§ RECORD LIST:
---+---

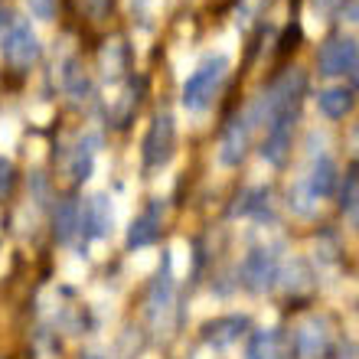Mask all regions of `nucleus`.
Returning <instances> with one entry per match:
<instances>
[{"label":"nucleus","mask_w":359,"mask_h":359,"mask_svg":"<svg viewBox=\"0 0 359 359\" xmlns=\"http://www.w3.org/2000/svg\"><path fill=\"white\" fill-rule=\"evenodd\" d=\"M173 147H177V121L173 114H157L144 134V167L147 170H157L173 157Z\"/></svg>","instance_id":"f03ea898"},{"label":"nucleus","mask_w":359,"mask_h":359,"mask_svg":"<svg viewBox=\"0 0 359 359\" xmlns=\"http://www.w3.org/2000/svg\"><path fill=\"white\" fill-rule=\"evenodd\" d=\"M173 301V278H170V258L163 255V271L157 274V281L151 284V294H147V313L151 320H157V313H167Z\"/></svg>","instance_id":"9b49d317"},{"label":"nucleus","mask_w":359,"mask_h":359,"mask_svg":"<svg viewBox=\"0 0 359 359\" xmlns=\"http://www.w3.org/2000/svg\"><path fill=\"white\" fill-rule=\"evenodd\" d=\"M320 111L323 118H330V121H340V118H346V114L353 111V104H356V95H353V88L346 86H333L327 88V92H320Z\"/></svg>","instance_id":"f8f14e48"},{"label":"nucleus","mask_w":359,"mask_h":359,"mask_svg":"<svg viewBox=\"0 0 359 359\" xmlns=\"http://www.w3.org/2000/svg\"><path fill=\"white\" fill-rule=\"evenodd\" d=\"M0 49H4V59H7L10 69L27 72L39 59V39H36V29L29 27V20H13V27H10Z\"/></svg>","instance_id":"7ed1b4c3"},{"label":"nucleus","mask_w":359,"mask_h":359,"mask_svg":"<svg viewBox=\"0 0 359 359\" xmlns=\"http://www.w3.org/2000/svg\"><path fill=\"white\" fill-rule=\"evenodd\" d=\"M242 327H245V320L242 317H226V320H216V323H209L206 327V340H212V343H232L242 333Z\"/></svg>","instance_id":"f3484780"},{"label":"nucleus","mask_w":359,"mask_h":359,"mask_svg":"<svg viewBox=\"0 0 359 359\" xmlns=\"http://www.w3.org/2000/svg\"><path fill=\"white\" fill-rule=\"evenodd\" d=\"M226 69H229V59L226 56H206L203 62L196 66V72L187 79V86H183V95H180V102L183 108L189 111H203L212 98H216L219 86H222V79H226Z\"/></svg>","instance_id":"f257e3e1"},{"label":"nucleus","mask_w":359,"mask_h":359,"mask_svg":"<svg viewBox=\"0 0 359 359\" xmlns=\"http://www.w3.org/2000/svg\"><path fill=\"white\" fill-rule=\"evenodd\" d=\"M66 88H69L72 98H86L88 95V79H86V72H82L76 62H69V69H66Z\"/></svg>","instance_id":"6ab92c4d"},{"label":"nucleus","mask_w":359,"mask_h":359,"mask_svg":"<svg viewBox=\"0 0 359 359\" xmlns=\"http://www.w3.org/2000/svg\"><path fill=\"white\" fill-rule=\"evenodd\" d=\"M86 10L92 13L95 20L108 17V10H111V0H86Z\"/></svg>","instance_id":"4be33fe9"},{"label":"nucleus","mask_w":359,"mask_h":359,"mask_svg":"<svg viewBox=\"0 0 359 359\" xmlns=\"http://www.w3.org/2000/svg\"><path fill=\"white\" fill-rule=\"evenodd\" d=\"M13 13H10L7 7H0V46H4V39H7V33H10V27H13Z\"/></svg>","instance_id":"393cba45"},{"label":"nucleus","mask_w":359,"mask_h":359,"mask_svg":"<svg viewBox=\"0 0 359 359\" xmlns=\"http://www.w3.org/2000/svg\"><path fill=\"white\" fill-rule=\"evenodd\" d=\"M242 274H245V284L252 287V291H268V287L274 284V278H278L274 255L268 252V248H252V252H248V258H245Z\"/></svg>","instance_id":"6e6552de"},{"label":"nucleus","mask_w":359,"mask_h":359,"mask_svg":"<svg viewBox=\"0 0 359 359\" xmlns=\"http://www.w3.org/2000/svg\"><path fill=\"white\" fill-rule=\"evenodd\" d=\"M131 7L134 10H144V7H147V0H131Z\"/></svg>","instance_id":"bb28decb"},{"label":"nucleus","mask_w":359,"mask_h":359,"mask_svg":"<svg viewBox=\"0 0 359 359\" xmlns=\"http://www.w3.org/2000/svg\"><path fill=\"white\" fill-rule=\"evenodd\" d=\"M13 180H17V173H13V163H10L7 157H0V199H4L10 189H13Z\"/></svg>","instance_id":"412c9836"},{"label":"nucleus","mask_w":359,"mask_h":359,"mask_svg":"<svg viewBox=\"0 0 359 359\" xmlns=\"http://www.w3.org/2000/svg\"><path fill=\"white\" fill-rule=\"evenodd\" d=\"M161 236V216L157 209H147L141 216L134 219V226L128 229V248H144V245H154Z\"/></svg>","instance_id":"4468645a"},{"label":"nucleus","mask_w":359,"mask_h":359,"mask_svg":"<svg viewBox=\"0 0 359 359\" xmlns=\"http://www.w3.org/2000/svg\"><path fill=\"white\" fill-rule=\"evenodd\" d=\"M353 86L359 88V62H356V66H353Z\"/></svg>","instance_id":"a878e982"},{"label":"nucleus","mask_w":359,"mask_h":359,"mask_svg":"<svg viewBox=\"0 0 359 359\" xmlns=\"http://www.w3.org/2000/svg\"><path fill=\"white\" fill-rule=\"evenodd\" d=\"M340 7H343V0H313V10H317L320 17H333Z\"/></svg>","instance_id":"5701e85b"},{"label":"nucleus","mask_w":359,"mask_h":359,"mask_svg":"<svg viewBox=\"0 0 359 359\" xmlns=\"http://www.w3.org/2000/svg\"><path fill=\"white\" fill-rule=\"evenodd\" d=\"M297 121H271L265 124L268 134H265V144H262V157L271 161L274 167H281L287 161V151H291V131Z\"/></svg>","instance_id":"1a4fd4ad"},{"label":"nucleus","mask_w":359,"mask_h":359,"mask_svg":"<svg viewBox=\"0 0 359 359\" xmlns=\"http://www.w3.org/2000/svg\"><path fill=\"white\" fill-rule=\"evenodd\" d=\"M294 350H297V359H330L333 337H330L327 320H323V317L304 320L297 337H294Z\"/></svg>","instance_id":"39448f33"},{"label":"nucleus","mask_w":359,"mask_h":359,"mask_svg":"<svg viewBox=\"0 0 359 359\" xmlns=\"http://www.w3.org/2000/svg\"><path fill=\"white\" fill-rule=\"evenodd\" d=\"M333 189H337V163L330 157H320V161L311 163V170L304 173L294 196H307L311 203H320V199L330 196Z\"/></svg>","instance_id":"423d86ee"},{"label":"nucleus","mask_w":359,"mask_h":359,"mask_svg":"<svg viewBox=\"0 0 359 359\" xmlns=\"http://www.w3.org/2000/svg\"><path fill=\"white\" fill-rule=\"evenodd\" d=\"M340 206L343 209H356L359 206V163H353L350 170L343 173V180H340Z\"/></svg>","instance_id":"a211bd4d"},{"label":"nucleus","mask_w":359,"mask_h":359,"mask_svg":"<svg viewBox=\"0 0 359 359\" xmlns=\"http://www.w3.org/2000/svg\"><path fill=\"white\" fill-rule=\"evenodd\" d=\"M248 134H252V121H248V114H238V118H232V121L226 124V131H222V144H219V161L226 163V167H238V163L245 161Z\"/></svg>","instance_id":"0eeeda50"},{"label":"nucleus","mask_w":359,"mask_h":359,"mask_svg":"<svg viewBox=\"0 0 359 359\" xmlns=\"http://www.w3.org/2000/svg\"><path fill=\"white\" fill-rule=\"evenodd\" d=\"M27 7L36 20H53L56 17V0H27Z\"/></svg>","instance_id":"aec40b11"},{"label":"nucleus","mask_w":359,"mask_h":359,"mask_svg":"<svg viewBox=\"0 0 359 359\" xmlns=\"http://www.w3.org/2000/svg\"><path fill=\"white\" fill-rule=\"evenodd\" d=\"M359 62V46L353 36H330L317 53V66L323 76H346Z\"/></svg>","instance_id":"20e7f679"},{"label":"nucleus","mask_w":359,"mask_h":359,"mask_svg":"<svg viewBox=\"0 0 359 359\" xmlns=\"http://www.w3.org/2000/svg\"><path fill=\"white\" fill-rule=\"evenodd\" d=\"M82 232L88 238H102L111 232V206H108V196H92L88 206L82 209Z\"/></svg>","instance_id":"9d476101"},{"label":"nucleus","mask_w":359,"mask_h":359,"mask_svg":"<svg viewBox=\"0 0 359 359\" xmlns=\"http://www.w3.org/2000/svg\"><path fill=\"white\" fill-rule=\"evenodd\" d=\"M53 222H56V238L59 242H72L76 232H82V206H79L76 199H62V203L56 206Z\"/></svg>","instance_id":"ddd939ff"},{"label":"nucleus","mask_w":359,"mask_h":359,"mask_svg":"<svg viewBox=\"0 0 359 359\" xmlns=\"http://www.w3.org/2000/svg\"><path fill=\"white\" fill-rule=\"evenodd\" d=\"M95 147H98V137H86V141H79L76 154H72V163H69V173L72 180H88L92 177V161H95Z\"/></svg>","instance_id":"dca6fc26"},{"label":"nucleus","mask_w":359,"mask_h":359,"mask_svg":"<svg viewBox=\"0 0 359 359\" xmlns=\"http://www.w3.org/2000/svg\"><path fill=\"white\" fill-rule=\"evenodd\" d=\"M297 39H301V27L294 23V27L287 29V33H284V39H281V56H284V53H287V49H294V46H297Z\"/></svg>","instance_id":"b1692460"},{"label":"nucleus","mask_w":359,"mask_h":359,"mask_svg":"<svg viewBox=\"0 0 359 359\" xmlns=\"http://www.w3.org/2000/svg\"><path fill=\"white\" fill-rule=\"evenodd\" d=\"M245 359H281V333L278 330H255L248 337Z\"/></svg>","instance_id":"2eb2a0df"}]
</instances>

---+---

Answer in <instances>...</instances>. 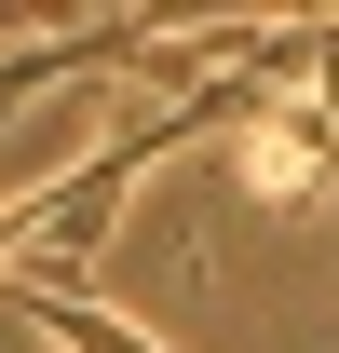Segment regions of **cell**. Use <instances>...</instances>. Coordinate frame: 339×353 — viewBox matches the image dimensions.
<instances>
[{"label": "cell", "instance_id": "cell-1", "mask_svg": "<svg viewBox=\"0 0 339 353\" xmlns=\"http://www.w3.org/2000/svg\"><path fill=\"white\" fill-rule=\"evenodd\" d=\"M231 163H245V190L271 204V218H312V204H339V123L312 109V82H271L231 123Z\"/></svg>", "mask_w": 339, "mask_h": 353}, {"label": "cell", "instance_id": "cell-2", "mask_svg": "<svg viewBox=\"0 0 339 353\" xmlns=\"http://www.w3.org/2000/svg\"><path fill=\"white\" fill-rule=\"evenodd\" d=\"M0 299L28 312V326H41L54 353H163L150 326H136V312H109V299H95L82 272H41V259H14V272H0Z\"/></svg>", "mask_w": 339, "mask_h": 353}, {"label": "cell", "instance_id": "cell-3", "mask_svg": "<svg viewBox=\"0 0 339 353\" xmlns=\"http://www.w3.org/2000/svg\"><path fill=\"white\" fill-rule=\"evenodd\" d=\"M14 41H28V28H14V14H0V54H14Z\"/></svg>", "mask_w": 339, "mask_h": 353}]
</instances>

---+---

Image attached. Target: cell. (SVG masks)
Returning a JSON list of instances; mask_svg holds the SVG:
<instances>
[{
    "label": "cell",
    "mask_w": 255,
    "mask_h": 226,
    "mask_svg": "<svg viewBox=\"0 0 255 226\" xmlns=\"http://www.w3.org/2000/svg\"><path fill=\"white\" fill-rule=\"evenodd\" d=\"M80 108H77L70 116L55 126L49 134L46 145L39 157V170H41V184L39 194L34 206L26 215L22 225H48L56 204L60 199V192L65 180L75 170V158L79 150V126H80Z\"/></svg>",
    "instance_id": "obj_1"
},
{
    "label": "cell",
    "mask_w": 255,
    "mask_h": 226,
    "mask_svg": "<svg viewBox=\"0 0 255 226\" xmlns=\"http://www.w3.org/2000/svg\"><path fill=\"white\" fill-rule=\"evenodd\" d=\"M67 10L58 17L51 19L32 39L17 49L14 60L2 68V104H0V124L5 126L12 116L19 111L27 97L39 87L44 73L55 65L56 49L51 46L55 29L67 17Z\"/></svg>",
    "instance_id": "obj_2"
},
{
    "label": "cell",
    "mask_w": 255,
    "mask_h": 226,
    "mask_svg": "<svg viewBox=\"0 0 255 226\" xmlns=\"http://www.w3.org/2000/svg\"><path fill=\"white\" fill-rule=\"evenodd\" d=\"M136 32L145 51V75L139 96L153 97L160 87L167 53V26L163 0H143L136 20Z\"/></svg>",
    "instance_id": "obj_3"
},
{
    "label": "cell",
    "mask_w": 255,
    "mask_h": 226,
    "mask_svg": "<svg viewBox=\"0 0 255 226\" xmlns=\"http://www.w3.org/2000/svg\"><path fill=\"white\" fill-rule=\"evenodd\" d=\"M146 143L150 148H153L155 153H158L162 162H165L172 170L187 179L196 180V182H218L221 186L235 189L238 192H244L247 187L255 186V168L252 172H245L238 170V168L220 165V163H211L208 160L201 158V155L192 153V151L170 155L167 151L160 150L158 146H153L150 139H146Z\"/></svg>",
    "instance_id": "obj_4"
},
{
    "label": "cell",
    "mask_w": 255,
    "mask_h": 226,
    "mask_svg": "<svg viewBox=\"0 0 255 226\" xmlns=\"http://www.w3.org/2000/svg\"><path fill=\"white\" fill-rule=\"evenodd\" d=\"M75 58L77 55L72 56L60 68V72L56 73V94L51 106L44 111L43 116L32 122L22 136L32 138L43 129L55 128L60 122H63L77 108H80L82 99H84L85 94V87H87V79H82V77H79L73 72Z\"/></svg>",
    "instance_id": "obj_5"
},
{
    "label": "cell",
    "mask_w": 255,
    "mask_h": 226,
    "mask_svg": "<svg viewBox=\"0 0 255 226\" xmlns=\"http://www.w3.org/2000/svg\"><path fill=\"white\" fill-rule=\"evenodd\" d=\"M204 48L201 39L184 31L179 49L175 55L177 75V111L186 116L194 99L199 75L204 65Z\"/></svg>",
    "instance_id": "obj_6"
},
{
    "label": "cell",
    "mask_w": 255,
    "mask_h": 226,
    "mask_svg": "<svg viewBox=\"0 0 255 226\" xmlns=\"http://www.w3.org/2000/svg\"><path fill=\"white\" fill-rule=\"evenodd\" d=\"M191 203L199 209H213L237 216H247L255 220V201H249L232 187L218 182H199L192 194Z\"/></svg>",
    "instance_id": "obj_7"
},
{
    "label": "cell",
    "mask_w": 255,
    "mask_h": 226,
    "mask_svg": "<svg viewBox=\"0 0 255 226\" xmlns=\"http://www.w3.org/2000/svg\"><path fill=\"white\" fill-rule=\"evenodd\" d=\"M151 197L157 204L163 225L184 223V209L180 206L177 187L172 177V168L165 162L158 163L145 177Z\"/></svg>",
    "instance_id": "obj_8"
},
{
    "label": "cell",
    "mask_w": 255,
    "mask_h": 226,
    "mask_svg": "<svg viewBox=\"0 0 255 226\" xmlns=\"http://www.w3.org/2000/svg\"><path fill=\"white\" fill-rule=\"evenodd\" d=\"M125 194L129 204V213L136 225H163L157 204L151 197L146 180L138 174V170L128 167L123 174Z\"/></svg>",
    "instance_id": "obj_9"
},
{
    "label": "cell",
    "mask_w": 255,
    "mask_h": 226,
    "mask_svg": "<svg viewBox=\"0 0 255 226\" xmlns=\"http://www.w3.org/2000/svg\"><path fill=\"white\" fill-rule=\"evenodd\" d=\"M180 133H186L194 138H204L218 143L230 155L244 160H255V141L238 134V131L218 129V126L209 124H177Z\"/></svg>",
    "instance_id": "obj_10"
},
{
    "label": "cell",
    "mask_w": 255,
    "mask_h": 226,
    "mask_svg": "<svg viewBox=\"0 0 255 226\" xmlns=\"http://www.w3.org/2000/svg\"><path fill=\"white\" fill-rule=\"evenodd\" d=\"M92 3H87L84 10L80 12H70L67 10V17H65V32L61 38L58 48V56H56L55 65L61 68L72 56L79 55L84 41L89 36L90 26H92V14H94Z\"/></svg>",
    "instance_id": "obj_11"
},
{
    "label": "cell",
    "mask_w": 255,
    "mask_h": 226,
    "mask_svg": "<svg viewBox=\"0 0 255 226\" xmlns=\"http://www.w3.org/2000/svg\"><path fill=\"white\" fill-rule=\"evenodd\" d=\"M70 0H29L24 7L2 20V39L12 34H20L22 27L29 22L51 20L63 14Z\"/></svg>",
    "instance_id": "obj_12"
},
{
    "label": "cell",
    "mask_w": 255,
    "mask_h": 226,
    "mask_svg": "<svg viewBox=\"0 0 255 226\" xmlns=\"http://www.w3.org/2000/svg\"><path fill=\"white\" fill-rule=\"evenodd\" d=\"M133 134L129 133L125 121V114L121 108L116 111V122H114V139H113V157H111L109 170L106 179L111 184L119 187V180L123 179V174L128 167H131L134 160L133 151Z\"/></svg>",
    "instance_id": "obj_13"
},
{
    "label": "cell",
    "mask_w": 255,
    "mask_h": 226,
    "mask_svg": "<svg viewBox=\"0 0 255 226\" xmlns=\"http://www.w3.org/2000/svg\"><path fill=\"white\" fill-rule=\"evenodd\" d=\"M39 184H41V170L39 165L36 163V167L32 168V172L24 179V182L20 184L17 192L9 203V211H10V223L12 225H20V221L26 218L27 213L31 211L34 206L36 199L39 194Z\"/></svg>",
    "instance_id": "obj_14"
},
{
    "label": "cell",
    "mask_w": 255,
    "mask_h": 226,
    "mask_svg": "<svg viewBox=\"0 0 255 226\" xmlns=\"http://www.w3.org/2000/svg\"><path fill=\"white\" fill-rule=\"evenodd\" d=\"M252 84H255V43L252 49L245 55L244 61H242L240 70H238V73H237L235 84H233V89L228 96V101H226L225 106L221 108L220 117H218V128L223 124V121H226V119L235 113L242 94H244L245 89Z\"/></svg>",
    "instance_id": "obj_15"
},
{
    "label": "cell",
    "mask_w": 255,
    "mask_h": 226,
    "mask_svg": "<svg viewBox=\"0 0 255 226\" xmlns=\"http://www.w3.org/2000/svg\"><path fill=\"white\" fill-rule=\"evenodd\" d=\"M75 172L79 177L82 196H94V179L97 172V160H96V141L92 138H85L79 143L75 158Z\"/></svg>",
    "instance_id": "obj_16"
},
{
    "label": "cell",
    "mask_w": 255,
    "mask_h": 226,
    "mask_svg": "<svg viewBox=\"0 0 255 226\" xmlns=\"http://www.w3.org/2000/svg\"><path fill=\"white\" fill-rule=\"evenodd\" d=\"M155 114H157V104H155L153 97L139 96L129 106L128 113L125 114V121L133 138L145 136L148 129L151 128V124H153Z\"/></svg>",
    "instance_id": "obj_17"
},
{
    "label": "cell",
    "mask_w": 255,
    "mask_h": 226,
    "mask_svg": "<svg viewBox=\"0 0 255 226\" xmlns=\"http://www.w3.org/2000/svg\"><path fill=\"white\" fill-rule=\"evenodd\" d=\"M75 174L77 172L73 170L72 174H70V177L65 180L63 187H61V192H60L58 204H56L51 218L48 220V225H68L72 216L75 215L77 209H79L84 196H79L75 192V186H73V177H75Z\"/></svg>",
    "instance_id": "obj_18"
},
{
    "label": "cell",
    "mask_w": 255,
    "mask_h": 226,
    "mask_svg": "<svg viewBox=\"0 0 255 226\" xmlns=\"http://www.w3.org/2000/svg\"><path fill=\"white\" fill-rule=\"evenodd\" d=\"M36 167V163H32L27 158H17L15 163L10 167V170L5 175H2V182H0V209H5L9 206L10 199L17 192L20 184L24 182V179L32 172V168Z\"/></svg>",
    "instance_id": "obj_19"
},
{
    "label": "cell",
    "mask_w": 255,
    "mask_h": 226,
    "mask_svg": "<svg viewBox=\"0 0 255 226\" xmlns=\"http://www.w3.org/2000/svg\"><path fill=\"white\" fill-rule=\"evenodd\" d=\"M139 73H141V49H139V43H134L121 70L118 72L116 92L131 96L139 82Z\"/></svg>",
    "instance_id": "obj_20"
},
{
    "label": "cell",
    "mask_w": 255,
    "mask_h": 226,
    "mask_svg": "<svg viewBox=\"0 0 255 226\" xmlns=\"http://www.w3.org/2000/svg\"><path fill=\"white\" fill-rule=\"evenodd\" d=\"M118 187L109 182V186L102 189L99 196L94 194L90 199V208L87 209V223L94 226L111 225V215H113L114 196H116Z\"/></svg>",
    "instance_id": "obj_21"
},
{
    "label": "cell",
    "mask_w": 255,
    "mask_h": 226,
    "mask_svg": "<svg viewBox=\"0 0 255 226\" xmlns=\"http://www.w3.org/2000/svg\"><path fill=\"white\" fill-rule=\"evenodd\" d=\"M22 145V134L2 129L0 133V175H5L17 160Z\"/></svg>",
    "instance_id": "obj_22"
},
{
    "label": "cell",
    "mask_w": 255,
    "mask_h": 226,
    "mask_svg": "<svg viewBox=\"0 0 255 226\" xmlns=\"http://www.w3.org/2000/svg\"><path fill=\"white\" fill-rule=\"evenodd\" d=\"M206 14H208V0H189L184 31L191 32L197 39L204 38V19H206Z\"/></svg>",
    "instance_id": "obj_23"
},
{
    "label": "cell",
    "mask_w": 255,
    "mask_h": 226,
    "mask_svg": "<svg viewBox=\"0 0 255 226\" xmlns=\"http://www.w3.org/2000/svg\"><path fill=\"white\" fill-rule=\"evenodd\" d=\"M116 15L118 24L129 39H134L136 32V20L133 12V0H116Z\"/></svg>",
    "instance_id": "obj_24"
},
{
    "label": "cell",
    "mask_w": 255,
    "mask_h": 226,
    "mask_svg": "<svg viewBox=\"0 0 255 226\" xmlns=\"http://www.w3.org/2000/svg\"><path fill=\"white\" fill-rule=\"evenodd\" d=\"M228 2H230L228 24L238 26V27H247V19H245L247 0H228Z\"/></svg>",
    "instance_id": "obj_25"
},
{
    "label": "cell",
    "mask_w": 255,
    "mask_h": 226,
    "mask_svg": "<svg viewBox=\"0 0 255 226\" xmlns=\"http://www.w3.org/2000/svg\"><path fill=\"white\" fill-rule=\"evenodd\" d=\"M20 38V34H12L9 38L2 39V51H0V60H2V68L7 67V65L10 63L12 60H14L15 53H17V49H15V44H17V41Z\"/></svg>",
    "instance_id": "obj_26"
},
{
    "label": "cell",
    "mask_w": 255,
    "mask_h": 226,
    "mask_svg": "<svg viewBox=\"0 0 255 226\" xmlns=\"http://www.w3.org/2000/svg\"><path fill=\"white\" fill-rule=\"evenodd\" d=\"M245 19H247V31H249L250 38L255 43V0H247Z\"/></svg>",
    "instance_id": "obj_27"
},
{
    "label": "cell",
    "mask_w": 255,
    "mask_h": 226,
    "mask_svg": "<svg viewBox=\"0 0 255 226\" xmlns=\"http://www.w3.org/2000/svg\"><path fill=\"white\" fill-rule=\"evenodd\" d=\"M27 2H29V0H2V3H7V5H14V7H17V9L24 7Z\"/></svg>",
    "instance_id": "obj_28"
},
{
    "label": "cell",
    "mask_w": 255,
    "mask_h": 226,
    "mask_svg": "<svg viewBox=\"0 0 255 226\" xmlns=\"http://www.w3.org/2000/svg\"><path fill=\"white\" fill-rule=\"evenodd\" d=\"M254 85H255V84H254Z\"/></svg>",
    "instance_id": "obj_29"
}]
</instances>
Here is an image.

---+---

§ WHAT TO WORK ON: How many lines of the entries above contain the word "Returning", with case counting? Give only the number.

§ WORKED SOLUTION: 2